Occupied from around 120 to 300 CE, Legio is one of only two permanent legionary camps located in Israel, the other being the Xth Fretensis Legion in Jerusalem, little evidence of which survives. Carrying out salvage excavations at Legio in anticipation of new roadwork, the IAA uncovered remains of the Via Pretoria, the main road of the camp, as well as the architectural remains of a monumental public building.

Roman legionary camp

The Via Pretoria of Legio. Courtesy Emil Aladjem, IAA.

According to Yotam Tepper, director of the IAA excavations, “Two main roads intersected at the center of the 600-yard-long and 380-yard-wide camp, and its headquarters were erected here.” Unfortunately, most of the buildings were not preserved to any height, as building projects in later periods frequently mined the legionary base for constructional materials.

In addition to roads and buildings, the excavation uncovered coins, weapons, pottery, glass, and lots of roof tiles. “The roof tiles,” said Tepper, “some of which were stamped with VIth Legion stamps, were used for various purposes, for roofing buildings, paving floors, and coating walls. The technology and know-how, the building techniques, and the weapons that the Legion brought with it from the home country are unique to the Roman army, reflecting specific Roman Imperial military footprints.”


Aerial photo of the excavations at Legio. Courtesy Emil Aladjem, IAA.

Data:
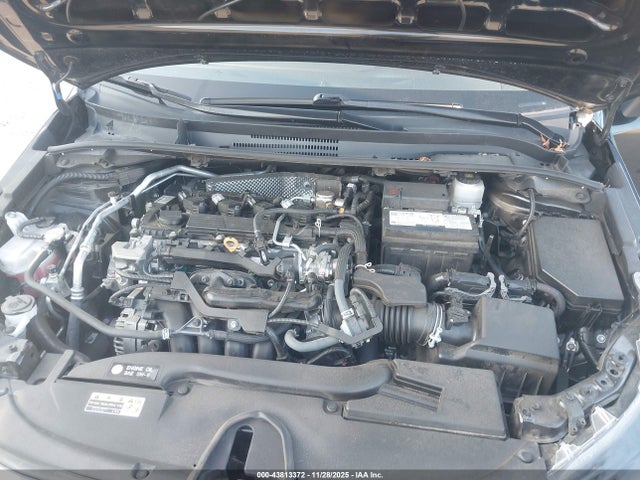 5YFB4MDE4RP096132 Toyota COROLLA LE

Required work:
(A) Rewrite the Legio excavation article starting with "The Via Pretoria of" and going on through "for constructional materials.", putting "command center" in place of "headquarters".
(B) Extend the article on the Legio excavations with what comes next, starting after its final line.

Answers for each item:
(A)
The Via Pretoria of Legio. Courtesy Emil Aladjem, IAA.

According to Yotam Tepper, director of the IAA excavations, “Two main roads intersected at the center of the 600-yard-long and 380-yard-wide camp, and its command center were erected here.” Unfortunately, most of the buildings were not preserved to any height, as building projects in later periods frequently mined the legionary base for constructional materials.

(B)
While the salvage excavations were required before upcoming construction, the Roman Legionary Camp of Legio has undergone nearly a decade of excavations by the Jezreel Valley Regional Project (JVRP). These excavations have revealed much of the fascinating history of Legio, including a small amphitheater used for combat and military training. Surveys using ground penetrating radar have revealed much of the camp buried beneath the wheat fields of nearby Kibbutz Megiddo. “In the course of the excavation seasons, the upper part of the commanders’ courtyard (Principia) was exposed southwest of Road 66, and in the present excavation, carried out on behalf of the Israel Antiquities Authority, we are uncovering the northeastern part of the camp that extends alongside Road 66.”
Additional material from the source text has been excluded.